L’étude de Chris Marker de la mémoire en termes géographiques plutôt qu’historiques, nous renvoie aux Arts de la mémoire de l’antiquité : « Chris Marker place explicitement les Arts Numériques contemporains dans la lignée des Arts de la mémoire : ‘‘En fait de boussole, je suis allé chercher mes repères assez loin dans l’histoire. Curieusement, ce n’est pas le passé immédiat qui nous propose des modèles de ce que pourrait être la navigation informatique sur le thème de la mémoire. Il est trop dominé par l’arrogance du récit classique et le positivisme de la biologie. L’Art de la mémoire est en revanche une très ancienne discipline, tombée (c’est un comble) dans l’oubli à mesure que le divorce entre physiologie et psychologie se consommait.
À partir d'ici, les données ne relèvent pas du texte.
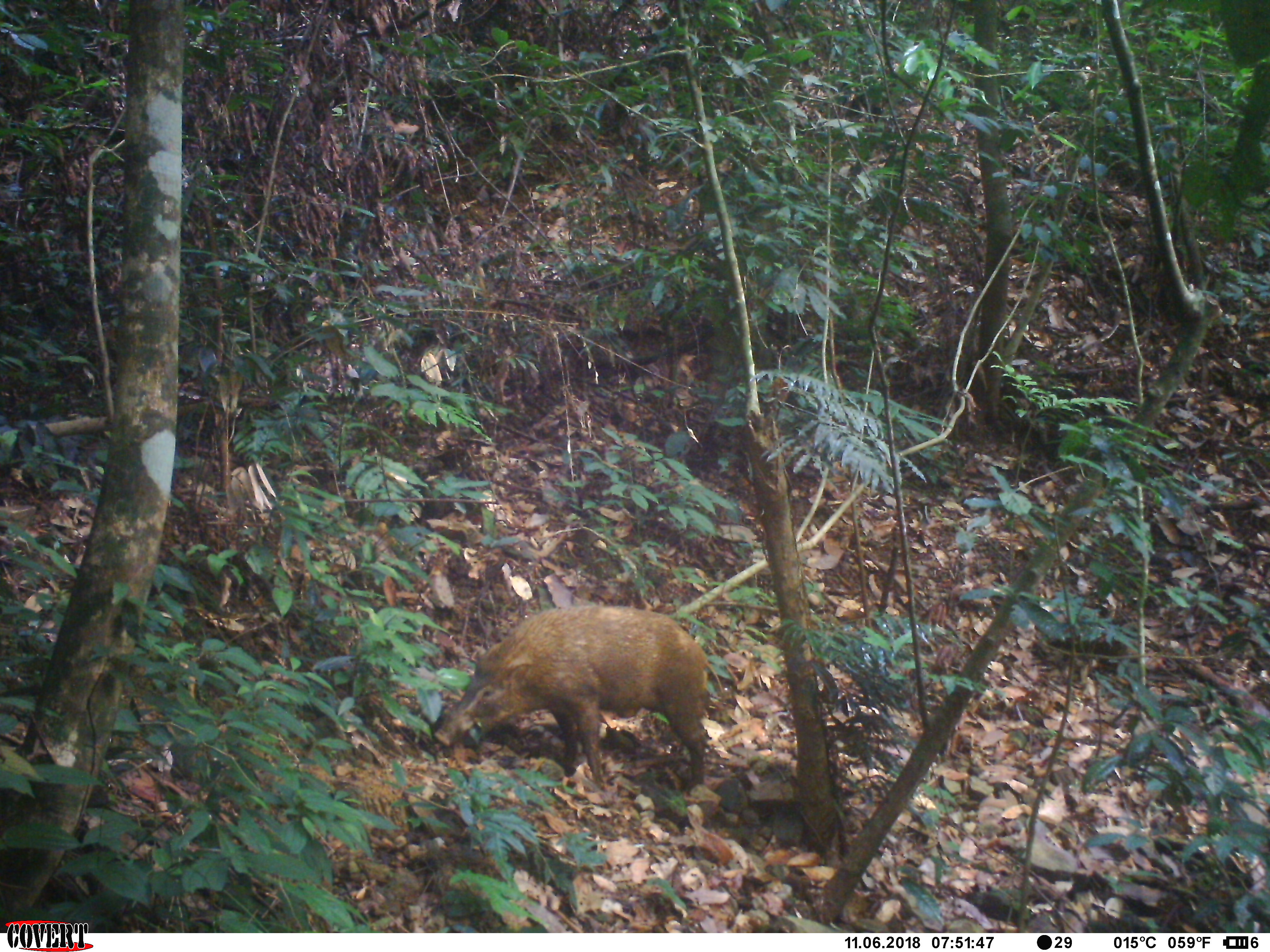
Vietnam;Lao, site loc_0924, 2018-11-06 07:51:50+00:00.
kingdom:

Autrement dit, lorsque je proposais de transférer les régions de la Mémoire en termes géographiques plutôt qu’historiques, je renouais sans le savoir avec une conception familière à certains esprits du XVIIe siècle, et totalement étrangère à ceux du XXe siècle’’. Il offre aux Arts de la mémoire une inattendue renaissance. »18

17. Arnaud Lambert, op.cit., p.78. 18. François Boutonnet, op.cit., p.104.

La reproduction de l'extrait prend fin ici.